In recent articles, available here and here we’ve considered in some detail the protection that the warranties and indemnities in a share purchase agreement provide for buyers. The conclusion was that detailed warranties don’t negate the need for a buyer to conduct a detailed due diligence exercise, with the articles highlighting that where a buyer identifies areas of specific risk during due diligence, it should seek specific indemnities from the seller in the share purchase agreement so as to allocate risk appropriately.
In addition to warranties and indemnities, buyers also generally have protection in the form of a tax covenant in the share purchase agreement.

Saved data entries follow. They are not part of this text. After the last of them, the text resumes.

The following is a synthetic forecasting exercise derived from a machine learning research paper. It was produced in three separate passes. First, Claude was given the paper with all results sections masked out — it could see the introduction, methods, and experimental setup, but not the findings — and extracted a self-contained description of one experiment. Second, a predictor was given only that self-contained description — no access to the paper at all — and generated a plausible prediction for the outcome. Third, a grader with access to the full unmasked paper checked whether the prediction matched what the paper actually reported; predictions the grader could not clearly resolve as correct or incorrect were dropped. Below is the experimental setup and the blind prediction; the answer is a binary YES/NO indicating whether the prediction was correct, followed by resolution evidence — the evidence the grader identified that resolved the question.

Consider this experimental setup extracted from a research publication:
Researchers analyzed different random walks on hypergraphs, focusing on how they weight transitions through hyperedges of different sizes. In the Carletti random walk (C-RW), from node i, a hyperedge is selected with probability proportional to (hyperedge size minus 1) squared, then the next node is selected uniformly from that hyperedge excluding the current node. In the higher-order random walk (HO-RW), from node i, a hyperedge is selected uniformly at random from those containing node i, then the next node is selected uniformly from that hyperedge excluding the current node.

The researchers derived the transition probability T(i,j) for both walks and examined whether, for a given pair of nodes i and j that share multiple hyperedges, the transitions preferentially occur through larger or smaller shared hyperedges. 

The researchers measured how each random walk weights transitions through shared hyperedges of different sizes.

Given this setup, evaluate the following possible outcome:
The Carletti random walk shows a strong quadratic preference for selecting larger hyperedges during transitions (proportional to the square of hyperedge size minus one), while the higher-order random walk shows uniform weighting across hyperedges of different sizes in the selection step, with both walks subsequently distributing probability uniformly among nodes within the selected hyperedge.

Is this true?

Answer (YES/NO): YES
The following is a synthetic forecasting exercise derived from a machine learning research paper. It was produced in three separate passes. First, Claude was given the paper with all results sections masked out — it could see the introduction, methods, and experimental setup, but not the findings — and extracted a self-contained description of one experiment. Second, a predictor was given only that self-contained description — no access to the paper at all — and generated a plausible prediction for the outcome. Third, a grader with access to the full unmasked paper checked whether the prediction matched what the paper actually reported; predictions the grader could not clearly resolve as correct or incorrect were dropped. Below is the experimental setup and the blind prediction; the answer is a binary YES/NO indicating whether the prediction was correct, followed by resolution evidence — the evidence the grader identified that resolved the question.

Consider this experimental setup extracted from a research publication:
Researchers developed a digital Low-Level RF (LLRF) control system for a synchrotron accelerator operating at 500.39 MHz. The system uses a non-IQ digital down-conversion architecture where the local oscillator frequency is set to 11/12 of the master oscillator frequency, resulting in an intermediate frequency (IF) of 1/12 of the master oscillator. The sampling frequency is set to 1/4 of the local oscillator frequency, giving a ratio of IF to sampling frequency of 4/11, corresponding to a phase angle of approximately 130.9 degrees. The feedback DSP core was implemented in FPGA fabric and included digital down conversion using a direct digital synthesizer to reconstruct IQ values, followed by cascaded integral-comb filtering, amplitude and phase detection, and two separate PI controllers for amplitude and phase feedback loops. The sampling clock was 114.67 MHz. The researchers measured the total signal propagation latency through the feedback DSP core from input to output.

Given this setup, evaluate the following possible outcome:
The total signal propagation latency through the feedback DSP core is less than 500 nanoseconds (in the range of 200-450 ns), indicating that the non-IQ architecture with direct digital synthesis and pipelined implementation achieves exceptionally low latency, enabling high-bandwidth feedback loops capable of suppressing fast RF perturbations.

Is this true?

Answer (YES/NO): YES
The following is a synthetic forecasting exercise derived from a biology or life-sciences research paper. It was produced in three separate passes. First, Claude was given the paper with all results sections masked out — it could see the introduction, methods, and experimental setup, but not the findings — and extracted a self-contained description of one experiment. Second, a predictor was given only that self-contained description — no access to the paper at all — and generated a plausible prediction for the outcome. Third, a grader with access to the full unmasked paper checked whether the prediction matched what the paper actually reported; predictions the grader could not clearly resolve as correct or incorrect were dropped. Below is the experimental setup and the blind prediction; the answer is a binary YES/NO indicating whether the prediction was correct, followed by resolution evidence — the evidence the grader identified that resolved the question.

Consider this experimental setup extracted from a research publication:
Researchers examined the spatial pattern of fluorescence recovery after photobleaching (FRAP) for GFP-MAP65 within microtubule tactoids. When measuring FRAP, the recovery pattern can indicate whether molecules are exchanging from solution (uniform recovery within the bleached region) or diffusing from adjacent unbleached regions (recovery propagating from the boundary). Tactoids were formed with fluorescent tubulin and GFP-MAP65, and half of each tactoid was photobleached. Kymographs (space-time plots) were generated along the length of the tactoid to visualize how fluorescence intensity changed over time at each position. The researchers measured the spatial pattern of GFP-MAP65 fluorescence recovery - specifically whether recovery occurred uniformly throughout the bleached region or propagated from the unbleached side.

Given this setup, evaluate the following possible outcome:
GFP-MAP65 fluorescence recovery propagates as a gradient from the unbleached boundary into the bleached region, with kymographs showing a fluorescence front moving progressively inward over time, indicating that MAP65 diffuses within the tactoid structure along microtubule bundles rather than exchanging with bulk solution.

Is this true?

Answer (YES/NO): NO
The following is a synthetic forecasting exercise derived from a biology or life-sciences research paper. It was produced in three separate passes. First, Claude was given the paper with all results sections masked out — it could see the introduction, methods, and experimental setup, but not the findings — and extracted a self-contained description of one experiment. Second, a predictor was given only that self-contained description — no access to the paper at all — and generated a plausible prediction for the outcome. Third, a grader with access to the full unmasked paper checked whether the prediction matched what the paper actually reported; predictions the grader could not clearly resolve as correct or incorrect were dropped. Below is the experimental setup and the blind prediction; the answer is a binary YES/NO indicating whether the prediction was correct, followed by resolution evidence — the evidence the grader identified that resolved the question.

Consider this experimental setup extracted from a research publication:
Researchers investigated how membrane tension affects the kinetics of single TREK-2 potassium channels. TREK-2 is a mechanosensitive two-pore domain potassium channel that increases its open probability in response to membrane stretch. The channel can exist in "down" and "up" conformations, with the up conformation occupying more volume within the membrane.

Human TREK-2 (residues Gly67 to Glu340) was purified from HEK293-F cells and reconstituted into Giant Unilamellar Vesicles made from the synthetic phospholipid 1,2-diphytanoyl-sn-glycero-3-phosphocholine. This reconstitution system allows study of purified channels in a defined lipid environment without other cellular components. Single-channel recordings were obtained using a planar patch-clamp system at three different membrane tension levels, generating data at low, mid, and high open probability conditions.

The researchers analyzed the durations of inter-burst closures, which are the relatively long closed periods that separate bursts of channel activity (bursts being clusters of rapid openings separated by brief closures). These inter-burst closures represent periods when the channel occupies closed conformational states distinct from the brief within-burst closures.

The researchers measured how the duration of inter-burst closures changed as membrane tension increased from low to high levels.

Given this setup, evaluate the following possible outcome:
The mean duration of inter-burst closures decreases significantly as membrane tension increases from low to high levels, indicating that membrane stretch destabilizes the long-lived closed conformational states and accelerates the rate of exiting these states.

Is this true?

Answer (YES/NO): YES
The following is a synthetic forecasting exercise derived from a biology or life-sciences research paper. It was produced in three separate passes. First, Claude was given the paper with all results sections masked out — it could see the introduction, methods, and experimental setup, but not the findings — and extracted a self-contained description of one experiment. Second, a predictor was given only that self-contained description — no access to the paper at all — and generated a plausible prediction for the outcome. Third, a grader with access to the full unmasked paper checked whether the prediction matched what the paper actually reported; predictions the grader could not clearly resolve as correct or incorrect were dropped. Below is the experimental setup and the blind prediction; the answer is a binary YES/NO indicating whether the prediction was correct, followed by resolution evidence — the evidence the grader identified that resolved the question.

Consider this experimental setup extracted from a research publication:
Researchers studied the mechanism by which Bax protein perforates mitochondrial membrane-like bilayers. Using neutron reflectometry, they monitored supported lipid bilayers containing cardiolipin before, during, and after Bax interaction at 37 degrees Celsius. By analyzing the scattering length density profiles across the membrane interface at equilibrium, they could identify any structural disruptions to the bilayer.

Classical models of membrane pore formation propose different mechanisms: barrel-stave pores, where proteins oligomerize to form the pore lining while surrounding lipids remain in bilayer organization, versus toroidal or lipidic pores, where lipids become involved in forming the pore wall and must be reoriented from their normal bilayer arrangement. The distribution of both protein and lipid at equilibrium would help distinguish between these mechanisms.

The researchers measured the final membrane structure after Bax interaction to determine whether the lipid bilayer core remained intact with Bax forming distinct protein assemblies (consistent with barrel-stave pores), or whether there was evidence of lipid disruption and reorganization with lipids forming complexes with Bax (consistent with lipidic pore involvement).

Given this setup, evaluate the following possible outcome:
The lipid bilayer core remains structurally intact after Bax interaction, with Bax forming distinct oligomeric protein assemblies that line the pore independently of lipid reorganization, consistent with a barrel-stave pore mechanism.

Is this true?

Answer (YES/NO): NO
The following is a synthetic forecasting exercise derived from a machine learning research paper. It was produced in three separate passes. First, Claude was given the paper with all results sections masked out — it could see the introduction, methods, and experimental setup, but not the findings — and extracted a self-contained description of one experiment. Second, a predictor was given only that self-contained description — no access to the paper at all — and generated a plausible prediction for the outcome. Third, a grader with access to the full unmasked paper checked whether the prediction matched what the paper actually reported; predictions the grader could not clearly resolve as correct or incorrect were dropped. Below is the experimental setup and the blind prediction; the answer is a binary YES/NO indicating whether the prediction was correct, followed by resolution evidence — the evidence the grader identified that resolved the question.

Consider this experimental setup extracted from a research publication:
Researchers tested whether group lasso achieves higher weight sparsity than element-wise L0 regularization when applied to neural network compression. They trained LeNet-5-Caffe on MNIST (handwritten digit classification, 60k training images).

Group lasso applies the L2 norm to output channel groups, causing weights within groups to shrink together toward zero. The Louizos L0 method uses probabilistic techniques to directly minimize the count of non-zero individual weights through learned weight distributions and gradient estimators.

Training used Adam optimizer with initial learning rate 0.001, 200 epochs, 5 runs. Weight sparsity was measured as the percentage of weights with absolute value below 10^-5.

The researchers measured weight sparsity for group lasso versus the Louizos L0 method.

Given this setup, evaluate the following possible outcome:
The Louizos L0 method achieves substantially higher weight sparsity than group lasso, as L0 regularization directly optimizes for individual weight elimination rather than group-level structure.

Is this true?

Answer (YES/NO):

So, when there are already warranties covering the target’s tax affairs, and the option of including specific indemnities where risks are identified during due diligence, what purpose does a tax covenant serve?
What are the basic principles of a tax covenant?
At a headline level a tax covenant provides the right for a buyer to recover on a £ for £ basis any unexpected tax liabilities of the target company, particularly those relating to pre-completion profits or other events occurring prior to completion. Given their wide scope, tax covenants are generally limited by a number of very specific exclusions. They differ from warranties and indemnities and are a form of “covenant to pay”, an express promise by the seller to pay to the buyer a specific sum which is, in the context of a tax covenant, calculated by reference to a tax liability or tax event occurring in relation to the target.
Why are tax covenants used and what liabilities do they cover?
Tax covenants are used to provide a buyer with comfort that the target does not have unexpected tax liabilities relating to the pre-completion period. A broad covenant is generally included whereby the seller covenants to pay to the buyer an amount equal to any tax liability of the target arising in respect of any income, profits or gains of the target earned, received or accrued before completion. Additionally, tax liabilities such as PAYE and NICs on employee share options granted prior to completion are also often included together with liabilities of third parties that fall on the target after completion. Tax covenants also cover losses of reliefs that are available to the target and taken into account by the buyer when agreeing the purchase price.
At a practical level, the tax covenant will also usually deal with matters such as who is responsible for filing the target’s tax returns for accounting periods ended on or prior to completion, giving input rights to the seller if the buyer is to file them and vice versa.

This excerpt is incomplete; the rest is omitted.